> [Texto proporcionado]:
◆ ◆ ◆ ◆ ◆ ◆ ◆
Nina , un personaje y una obra con altibajos
1 minuto de lectura'
Nina . De José Ramón Fernández. Dirección: Jorge Eines. Con Heidi Steinhardt, Pablo Razuk y Eduardo Ruderman. Escenografía: Jorge Ferrari. Iluminación: Félix Monti. Vestuario: Mini Zuccheri. Diseño sonoro: Federico Figueroa y Javier Ntaca. Ciudad Cultural Konex, Sarmiento 3131. De jueves a sábado, a las 21. Duración: 60 minutos.
Nuestra opinión:regular
Todos los que han tenido la fortuna de una vida relativamente normal -no así quienes sufrieron el estigma de la guerra o del hambre- guardan en su memoria imágenes de una niñez o juventud que añoran como paisajes de un paraíso perdido. El paso de los años, aun en los que pueden llegar a ser felices en la madurez, acentúa esta sensación porque, realmente, la vida estaba ahí en todo su esplendor y como potencia de lo que podía llegar a ser. En rigor, lo que se escurre con el transcurso del tiempo es aquel maravilloso vértigo de imaginar el futuro.
◆ ◆ ◆ ◆ ◆ ◆ ◆
> [Datos proporcionados]:
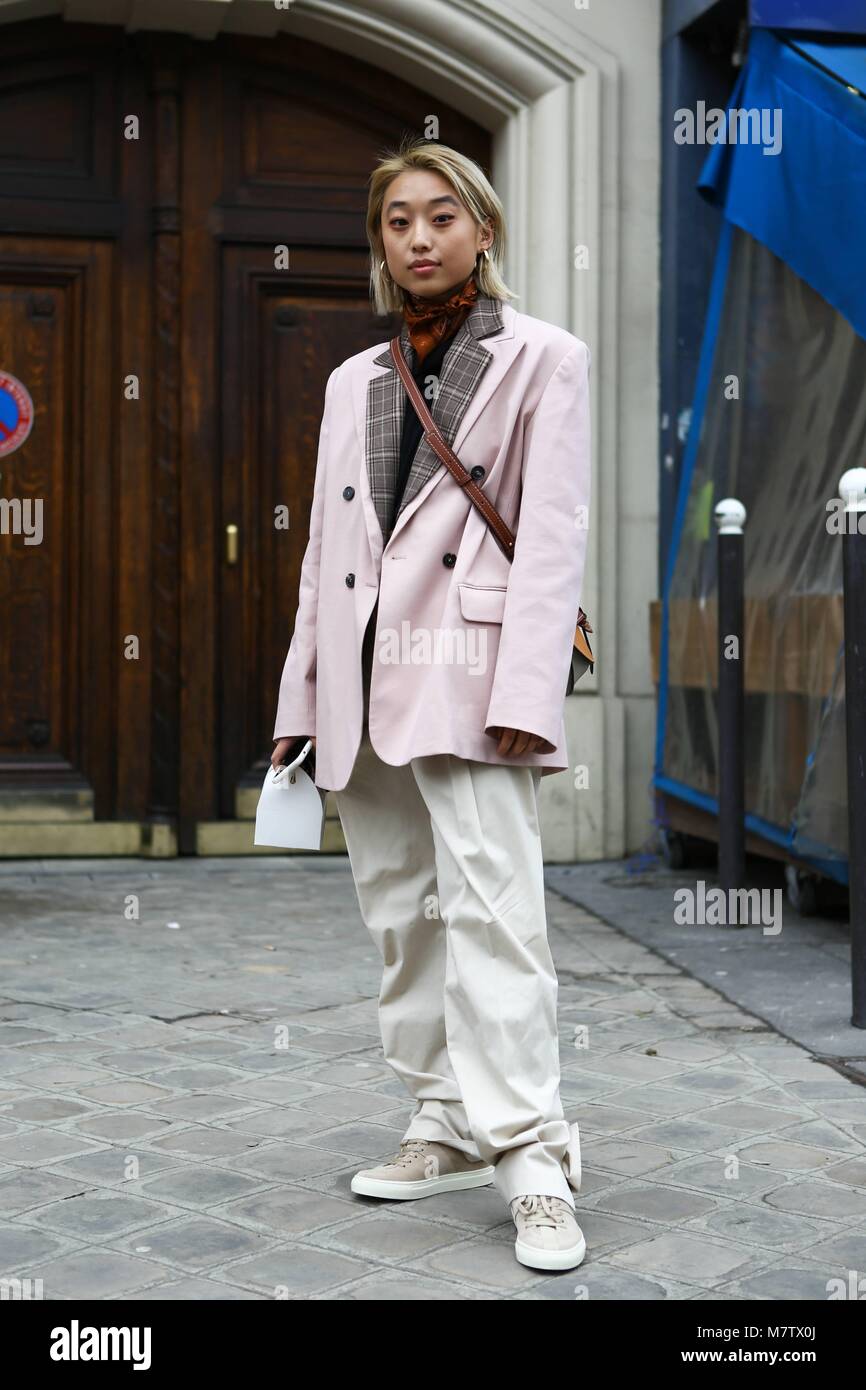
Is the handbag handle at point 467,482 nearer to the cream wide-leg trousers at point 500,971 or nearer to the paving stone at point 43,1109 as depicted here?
the cream wide-leg trousers at point 500,971

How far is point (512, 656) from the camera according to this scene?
257cm

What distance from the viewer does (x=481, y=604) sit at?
2627mm

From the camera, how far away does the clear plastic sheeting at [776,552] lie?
5035 millimetres

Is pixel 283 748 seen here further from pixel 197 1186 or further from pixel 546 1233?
pixel 546 1233

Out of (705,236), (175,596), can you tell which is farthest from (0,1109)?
(705,236)

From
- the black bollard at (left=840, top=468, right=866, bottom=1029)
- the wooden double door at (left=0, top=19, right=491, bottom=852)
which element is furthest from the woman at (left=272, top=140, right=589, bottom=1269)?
the wooden double door at (left=0, top=19, right=491, bottom=852)

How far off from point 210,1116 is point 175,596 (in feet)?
12.6

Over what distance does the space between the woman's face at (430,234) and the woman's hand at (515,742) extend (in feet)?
2.40

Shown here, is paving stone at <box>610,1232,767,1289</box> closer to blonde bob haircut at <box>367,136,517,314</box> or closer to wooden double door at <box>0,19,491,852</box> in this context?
blonde bob haircut at <box>367,136,517,314</box>

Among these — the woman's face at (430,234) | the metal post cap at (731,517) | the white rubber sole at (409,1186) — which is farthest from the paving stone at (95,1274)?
the metal post cap at (731,517)

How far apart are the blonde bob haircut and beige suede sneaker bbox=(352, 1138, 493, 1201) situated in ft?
4.63

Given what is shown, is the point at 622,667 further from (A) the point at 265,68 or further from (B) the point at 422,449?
(B) the point at 422,449

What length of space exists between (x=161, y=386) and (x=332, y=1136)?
4.31 metres

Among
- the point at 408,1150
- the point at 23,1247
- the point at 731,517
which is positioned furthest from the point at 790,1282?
the point at 731,517
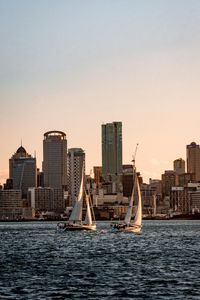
◆ ◆ ◆ ◆ ◆ ◆ ◆
Por favor, extrae sin cambios el fragmento de la reseña de Nina que empieza en las palabras "Nina , un personaje" y termina después de "Duración: 60 minutos.".

Nina , un personaje y una obra con altibajos
1 minuto de lectura'
Nina . De José Ramón Fernández. Dirección: Jorge Eines. Con Heidi Steinhardt, Pablo Razuk y Eduardo Ruderman. Escenografía: Jorge Ferrari. Iluminación: Félix Monti. Vestuario: Mini Zuccheri. Diseño sonoro: Federico Figueroa y Javier Ntaca. Ciudad Cultural Konex, Sarmiento 3131. De jueves a sábado, a las 21. Duración: 60 minutos.